Data driven uncertainty quantification for computational fluid dynamics based ship design

Maritime transport is responsible for an annual emission of around 1000 million tonnes of CO2, which is around 2.5% of the global greenhouse gas emissions. Nowadays, ships are designed using simplified operational profiles representing the expected operational profile during the lifetime of the ship. However, there is a discrepancy between these simplified profiles used for design and the actual full operational profile of a ship during its lifetime. This discrepancy leads to inefficient hydrodynamic ship design resulting in a waste of fuel and an increase of greenhouse gas emissions. The amount of available data on actual operational conditions of ships is rapidly increasing. The Automatic Identification System (AIS) and onboard monitoring systems produce a huge amount of historical data on ship operations. These developments call for efficient data-driven methods that account for this data. Knowledge of operational conditions can be used for Computational Fluids Dynamics (CFD) -based probabilistic uncertainty quantification leading to robust design: A hull shape that is optimal with respect to uncertain operational conditions. Robust design is a promising approach since it makes ships energy efficient for the real usage situation. ThreeUQ-methods are discussed: The perturbation method, the Polynomial Chaos Expansion(PCE) method and the multi-fidelity PCE method.

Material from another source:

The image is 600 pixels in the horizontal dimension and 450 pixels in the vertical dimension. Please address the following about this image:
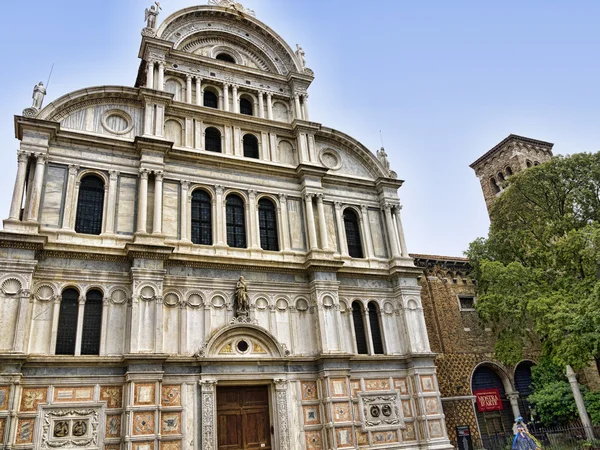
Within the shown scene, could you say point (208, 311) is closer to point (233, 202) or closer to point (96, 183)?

The methods are applied to a simple one-dimensional test case to compute the stochastic moments of the effective power. The multi-fidelity Polynomial Chaos Method is found to be the most efficient UQ method. Moreover, the multi-fidelity PCE can be used as a surrogate for efficient Monte Carlo integration. This makes the method suitable for an Optimisation Under Uncertainty (OUU) algorithm leading to robust design.